The Warren Commission: An Editorial
Commentary, January 1964
As this is being written in early December, the Warren commission, appointed
by President Johnson to investigate the assassination of President Kennedy and
to "satisfy itself that the truth is known as far as it can be
discovered," has just held its first meeting. According to the New York Times,
the meeting "dealt mainly with organization and the establishment of
procedures." The Times also reported that "Much of the
commission's work may consist in sifting and analyzing a report by the Federal
Bureau of Investigation on the assassination and the events surrounding
it." Precisely what form this "sifting and analyzing" will take
we have not yet been told, but so far there has been no indication that the
commission is planning to launch a really extensive investigation of its own. Is
the FBI then to act, in effect, as the commission's staff? Are no public
hearings to be held? Will no effort be made to evaluate the job that was done by
the Secret Service, the Dallas Police, and the FBI itself? Is the possibility of
a treasonous political conspiracy to be ruled out?
Not the least fantastic aspect of this whole fantastic nightmare is the ease
with which respectable opinion in America has arrived at the conclusion that
such a possibility is absurd; in most other countries, what is regarded as
absurd is the idea that the assassination could have been anything but a
political murder.

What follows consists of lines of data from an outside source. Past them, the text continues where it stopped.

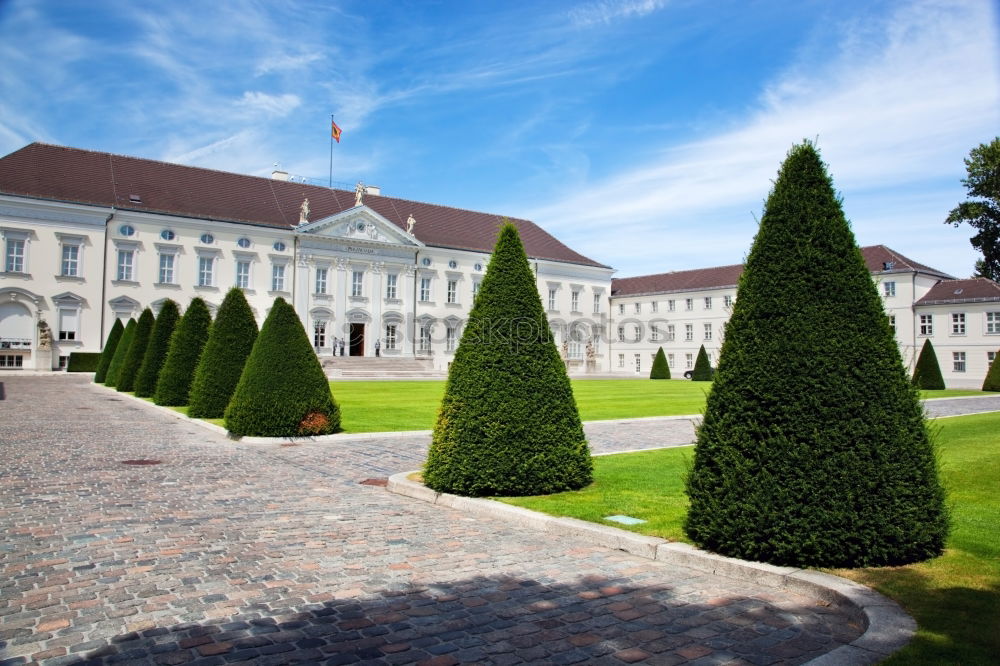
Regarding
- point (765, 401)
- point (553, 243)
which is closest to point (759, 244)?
point (765, 401)

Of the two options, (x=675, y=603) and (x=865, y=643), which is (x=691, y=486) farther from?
(x=865, y=643)

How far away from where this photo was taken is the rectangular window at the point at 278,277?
51.2m

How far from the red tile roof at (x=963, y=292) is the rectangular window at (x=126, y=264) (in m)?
54.5

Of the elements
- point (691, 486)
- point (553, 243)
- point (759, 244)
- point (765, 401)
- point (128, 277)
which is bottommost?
point (691, 486)

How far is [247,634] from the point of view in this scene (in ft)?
13.6

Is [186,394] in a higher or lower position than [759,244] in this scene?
lower

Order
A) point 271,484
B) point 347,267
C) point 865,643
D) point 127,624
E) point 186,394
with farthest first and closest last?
1. point 347,267
2. point 186,394
3. point 271,484
4. point 127,624
5. point 865,643

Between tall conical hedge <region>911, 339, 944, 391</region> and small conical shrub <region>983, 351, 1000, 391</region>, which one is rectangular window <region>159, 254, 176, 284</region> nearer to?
tall conical hedge <region>911, 339, 944, 391</region>

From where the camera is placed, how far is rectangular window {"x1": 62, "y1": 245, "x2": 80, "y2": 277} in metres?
44.1

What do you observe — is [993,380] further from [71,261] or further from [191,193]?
[71,261]

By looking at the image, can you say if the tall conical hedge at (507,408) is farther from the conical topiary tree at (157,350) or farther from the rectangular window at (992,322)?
the rectangular window at (992,322)

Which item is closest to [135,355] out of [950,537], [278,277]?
[278,277]

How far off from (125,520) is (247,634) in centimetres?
362

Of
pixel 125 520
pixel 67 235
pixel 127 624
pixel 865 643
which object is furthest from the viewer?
pixel 67 235
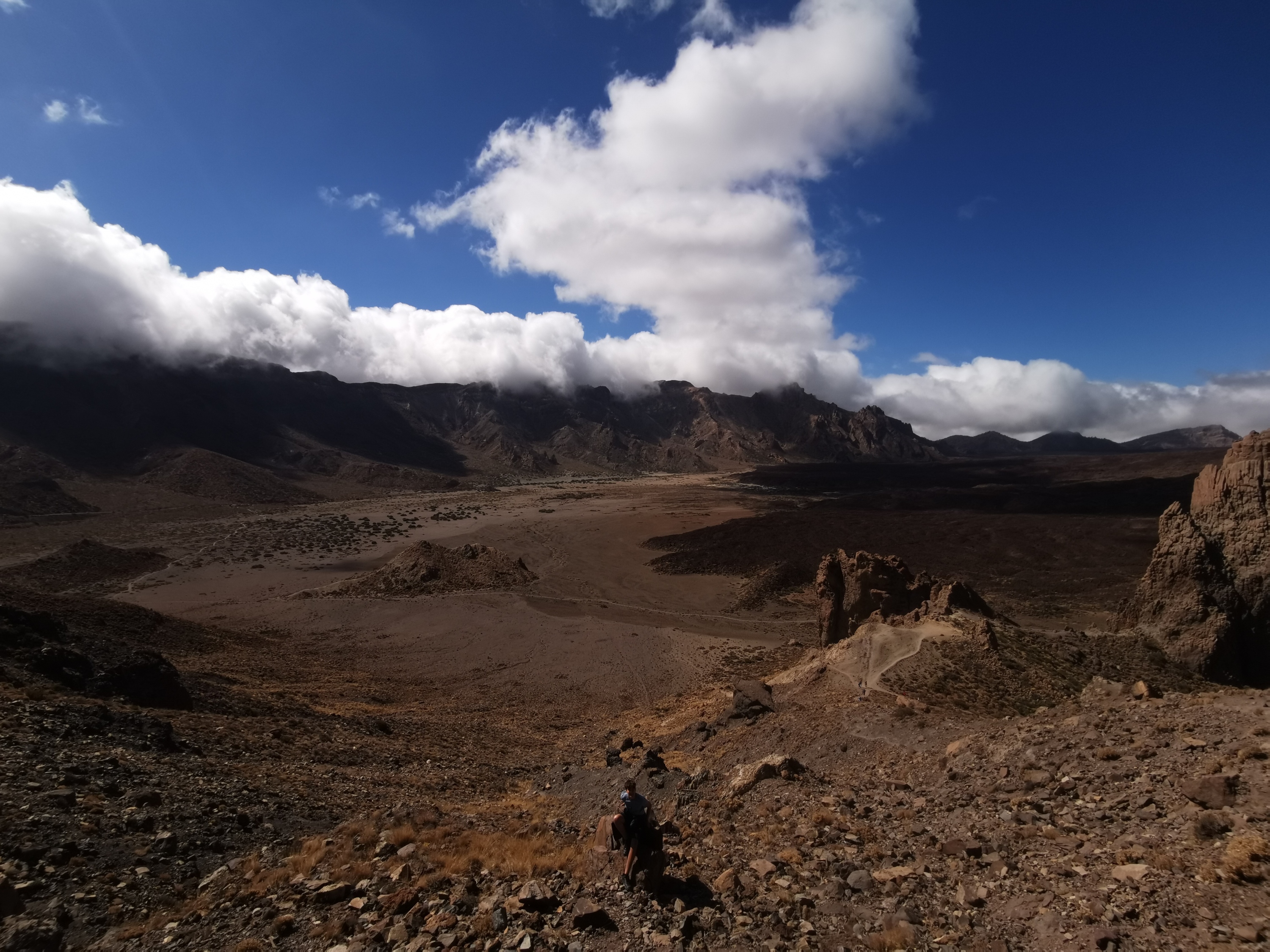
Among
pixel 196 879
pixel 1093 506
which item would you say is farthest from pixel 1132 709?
pixel 1093 506

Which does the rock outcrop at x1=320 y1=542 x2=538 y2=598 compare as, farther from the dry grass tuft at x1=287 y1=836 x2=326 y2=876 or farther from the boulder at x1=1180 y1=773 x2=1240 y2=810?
the boulder at x1=1180 y1=773 x2=1240 y2=810

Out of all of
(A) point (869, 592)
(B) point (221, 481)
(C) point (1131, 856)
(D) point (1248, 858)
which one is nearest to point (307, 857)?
(C) point (1131, 856)

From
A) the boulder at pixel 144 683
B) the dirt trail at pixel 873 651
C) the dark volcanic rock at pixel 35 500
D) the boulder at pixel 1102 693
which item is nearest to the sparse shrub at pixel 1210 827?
the boulder at pixel 1102 693

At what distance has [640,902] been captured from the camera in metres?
6.78

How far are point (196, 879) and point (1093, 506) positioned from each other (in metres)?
88.8

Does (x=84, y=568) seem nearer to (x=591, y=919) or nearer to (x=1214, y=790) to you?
(x=591, y=919)

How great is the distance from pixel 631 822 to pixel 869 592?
16.1m

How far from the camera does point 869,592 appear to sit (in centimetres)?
2150

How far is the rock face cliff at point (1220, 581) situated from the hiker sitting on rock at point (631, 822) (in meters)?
15.6

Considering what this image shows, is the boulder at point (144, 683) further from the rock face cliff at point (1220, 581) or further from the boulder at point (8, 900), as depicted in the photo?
the rock face cliff at point (1220, 581)

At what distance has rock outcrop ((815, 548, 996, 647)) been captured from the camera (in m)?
19.8

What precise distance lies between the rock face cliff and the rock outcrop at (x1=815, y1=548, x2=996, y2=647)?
4.11m

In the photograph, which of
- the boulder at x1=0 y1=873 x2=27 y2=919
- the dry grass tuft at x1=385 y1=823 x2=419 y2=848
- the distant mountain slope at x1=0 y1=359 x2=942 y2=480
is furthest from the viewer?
the distant mountain slope at x1=0 y1=359 x2=942 y2=480

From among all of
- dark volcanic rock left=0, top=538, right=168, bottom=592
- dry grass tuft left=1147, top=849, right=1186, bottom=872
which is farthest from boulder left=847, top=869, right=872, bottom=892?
dark volcanic rock left=0, top=538, right=168, bottom=592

The suspicions that are being openly voiced all over the world—and
that are being whispered, only whispered, all over the United States—may never
be settled, but as President Johnson implicitly acknowledged in making the
decision to appoint the Warren commission, it is absolutely necessary that they
at least be confronted. And the way to confront them is not by a simple review
of what the FBI has to say about the case; it is by an independent investigation
of the most scrupulous and painstaking kind that culminates in a lengthy report
in which every question involved in the assassination is examined with
microscopic thoroughness and according to the highest standards of judicial
impartiality. The Warren commission ought to know that anything less would only
reinforce the ugly suspicions circulating through the air, and would only
compound the shame and disgust that all of us should be feeling—still.